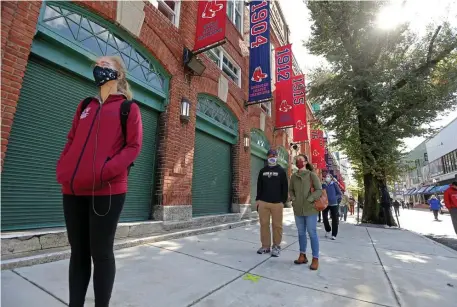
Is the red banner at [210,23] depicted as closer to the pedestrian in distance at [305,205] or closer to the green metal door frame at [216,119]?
the green metal door frame at [216,119]

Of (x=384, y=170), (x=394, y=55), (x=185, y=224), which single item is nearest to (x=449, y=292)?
(x=185, y=224)

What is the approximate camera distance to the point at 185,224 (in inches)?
239

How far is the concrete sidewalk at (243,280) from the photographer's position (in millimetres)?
2467

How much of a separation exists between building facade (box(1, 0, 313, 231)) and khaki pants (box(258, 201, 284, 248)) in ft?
7.35

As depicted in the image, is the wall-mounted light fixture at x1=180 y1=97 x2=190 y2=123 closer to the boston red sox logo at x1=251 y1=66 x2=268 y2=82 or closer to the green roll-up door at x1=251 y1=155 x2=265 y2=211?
the boston red sox logo at x1=251 y1=66 x2=268 y2=82

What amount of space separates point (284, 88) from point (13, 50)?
1132 centimetres

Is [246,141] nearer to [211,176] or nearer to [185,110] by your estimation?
[211,176]

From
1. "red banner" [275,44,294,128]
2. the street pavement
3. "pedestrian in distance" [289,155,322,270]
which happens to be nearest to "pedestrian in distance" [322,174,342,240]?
"pedestrian in distance" [289,155,322,270]

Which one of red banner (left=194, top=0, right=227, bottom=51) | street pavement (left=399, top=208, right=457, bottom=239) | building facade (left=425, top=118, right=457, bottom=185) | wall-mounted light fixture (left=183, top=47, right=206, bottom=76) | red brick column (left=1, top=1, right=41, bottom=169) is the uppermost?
building facade (left=425, top=118, right=457, bottom=185)

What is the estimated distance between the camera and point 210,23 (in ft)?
21.5

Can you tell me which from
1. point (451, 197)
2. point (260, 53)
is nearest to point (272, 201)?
point (451, 197)

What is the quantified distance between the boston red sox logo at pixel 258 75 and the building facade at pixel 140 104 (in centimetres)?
79

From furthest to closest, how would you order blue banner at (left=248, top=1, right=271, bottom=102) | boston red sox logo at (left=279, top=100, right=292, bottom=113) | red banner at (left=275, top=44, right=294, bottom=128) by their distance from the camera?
1. boston red sox logo at (left=279, top=100, right=292, bottom=113)
2. red banner at (left=275, top=44, right=294, bottom=128)
3. blue banner at (left=248, top=1, right=271, bottom=102)

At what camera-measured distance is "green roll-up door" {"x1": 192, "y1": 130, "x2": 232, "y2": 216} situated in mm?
7250
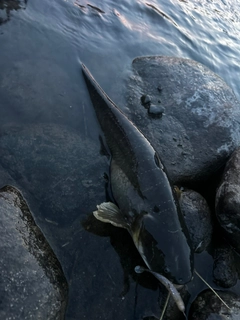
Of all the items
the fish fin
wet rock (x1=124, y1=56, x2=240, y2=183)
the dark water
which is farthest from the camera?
wet rock (x1=124, y1=56, x2=240, y2=183)

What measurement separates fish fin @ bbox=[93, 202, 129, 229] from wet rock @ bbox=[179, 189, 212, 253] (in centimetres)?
85

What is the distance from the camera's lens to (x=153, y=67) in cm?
685

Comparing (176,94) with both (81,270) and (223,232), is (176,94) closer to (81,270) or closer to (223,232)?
Result: (223,232)


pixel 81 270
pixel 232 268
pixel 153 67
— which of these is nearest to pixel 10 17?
pixel 153 67

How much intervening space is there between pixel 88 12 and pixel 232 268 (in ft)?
20.9

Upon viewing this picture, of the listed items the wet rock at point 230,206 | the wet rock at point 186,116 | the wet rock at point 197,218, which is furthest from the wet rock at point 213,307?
the wet rock at point 186,116

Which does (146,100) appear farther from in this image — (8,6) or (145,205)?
(8,6)

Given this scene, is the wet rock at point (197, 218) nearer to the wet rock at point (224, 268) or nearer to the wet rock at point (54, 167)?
the wet rock at point (224, 268)

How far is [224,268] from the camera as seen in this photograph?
4.34 m

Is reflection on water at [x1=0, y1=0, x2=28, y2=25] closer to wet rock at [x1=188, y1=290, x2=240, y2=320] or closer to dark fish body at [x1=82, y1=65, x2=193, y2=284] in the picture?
dark fish body at [x1=82, y1=65, x2=193, y2=284]

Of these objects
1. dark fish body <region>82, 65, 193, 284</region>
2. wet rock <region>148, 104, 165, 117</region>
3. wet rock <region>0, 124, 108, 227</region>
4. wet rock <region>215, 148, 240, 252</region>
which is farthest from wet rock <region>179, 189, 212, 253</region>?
wet rock <region>148, 104, 165, 117</region>

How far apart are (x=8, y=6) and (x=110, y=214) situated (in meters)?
5.11

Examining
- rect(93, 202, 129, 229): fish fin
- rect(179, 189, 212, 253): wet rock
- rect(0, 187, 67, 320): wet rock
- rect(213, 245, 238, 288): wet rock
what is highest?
rect(179, 189, 212, 253): wet rock

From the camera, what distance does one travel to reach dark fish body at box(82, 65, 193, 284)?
3.80 metres
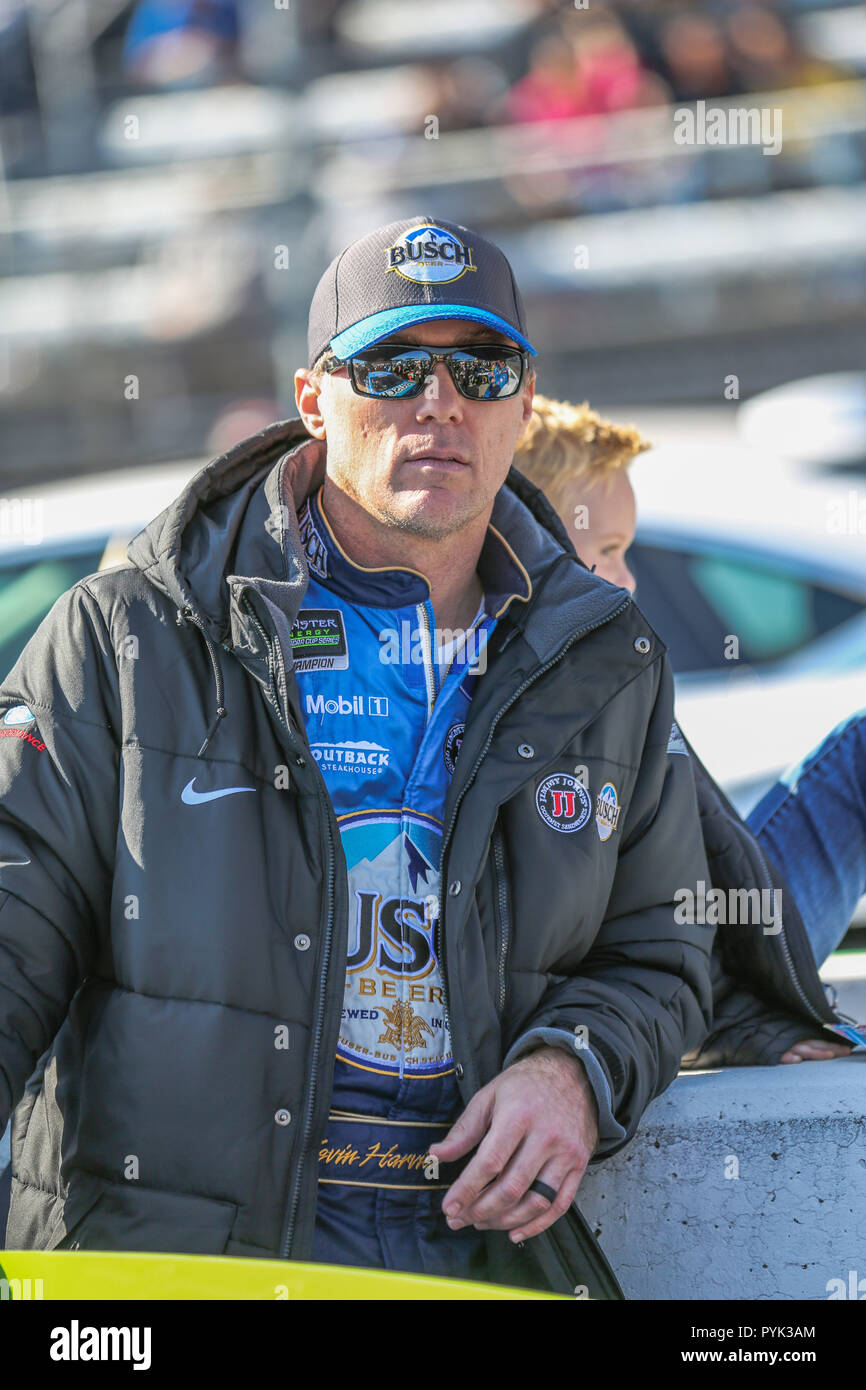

-- -- --

Directive:
Render the items above as a Markdown table with the columns Row and Line, covering only the stretch from the line that contains "From the camera, what" through the end of the items. Leave out blank lines and pictures.

Output for this task:
| Row | Line |
|---|---|
| 1 | From the camera, what distance does one travel to reach dark fish body at box(82, 65, 193, 284)? |
| 2 | 3.80 metres |